Controlled laboratory study.
Ten pairs (N = 20) of cadaveric knees were assigned to 2 sequential cutting groups (group 1: posterolateral-to-posteromedial [PL → PM] and group 2: posteromedial-to-posterolateral [PM → PL]). Specimens were subjected to applied 5-N·m internal and external rotation torques at knee flexion angles of 0°, 30°, 60°, and 90° while intact and after each cut state. Rotational changes were measured and compared with the intact and previous cut states.
Sectioning of the ITB significantly increased internal rotation at 60° and 90° by 5.4° and 6.2° in group 1 (PL → PM) and 3.5° and 3.8° in group 2 (PM → PL). PLT/PFL complex sectioning significantly increased external rotation at 60° and 90° by 2.7° and 2.9° in group 1 (PL → PM). At 60° and 90° in group 2 (PM → PL), ALL/LC sectioning produced significant increases in internal rotation of 3.1° and 3.5°, respectively. In group 2 (PM → PL), POL sectioning produced a significant increase in internal rotation of 2.0° at 0°. AMC sectioning significantly increased external rotation at 30° to 90° of flexion with a magnitude of change of <1° in both groups 1 (PL → PM) and 2 (PM → PL).
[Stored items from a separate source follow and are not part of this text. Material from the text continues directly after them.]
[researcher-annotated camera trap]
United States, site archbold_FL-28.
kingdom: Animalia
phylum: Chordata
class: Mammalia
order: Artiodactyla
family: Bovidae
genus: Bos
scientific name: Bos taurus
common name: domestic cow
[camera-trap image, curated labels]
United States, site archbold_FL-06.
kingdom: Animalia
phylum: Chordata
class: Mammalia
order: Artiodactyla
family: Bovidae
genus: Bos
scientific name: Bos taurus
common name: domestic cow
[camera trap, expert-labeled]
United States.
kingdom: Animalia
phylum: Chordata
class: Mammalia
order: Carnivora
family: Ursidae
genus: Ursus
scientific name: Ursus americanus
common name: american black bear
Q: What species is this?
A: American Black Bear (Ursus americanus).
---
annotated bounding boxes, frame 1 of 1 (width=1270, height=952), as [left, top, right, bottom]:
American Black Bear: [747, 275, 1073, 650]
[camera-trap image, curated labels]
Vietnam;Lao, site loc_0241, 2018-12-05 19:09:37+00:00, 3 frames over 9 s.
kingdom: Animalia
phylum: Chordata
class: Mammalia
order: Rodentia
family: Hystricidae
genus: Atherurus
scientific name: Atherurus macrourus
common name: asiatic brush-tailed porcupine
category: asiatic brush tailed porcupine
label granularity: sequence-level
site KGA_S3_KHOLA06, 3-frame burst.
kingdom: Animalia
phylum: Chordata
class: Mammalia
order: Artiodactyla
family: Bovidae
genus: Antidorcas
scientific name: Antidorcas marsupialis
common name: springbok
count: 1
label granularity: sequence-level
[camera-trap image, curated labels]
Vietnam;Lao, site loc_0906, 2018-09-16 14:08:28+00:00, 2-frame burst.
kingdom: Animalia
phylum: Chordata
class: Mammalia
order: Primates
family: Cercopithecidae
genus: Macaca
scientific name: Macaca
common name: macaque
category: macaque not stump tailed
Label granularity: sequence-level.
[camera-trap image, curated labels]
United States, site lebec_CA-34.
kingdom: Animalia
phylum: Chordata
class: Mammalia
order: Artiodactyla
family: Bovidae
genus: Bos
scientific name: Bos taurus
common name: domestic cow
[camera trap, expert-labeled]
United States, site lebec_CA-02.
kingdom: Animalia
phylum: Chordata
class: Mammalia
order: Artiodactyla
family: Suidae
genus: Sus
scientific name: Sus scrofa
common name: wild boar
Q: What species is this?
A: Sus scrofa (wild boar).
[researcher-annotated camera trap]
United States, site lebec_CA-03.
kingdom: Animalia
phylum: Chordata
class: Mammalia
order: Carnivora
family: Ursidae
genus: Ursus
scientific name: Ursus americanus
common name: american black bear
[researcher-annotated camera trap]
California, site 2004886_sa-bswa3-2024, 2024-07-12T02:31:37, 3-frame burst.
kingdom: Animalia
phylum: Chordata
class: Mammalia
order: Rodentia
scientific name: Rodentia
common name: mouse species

Collectively, the anterolateral corner structures provided primary internal rotation control of the knee from 60° to 90° of knee flexion in knees with intact cruciate and collateral ligaments. The ITB was the most significant primary stabilizer of internal rotation. The POL had a primary role for internal rotational stability at full extension. The PLT/PFL complex was a primary stabilizer for external rotation of the knee at 60° and 90°.
This study delineates the primary and secondary roles of the ITB, ALL/LC, POL, and PLT/PFL to rotatory stability of the knee and provides new information to understand knee rotational instabilities.
尽管交叉韧带和侧副韧带无明显损伤,但仍有一部分患者存在临床可见的膝关节内旋和/或外旋不稳定。
目的/假设:本研究的目的是评估在交叉韧带和侧副韧带完整的情况下,依次切断膝关节的后外侧、前外侧、后内侧和前内侧结构对旋转稳定性的影响。研究假设切断髂胫束(ITB)、前外侧韧带和外侧关节囊(ALL/LC)、后斜韧带(POL)以及后内侧关节囊(PMC)会显著增加内旋,而切断前内侧关节囊(AMC)、腘肌腱和腘腓韧带(PLT/PFL)会导致膝关节外旋显著增加。
对照实验室研究。
将十对(N = 20)尸体膝关节分为两个顺序切断组(第1组:从后外侧到后内侧[PL→PM],第2组:从后内侧到后外侧[PM→PL])。在膝关节处于完整状态以及每次切断后,于0°、30°、60°和90°的膝关节屈曲角度施加5 N·m的内旋和外旋扭矩。测量旋转变化,并与完整状态和先前切断状态进行比较。
在第1组(PL→PM)中,切断ITB在60°和90°时分别使内旋显著增加5.4°和6.2°,在第2组(PM→PL)中分别增加3.5°和3.8°。在第1组(PL→PM)中,切断PLT/PFL复合体在60°和90°时分别使外旋显著增加2.7°和2.9°。在第2组(PM→PL)的60°和90°时,切断ALL/LC分别使内旋显著增加3.1°和3.5°。在第2组(PM→PL)中,在0°时切断POL使内旋显著增加2.0°。切断AMC在两组(第1组[PL→PM]和第2组[PM→PL])的30°至90°屈曲时均显著增加外旋,变化幅度均<1°。
总体而言,在交叉韧带和侧副韧带完整的膝关节中,前外侧角结构在膝关节屈曲60°至90°时提供主要的内旋控制。ITB是内旋最重要的主要稳定器。POL在完全伸展时对内旋稳定性起主要作用。PLT/PFL复合体是膝关节在60°和90°时外旋的主要稳定器。
本研究阐明了ITB、ALL/LC、POL和PLT/PFL对膝关节旋转稳定性的主要和次要作用,并为理解膝关节旋转不稳定提供了新信息。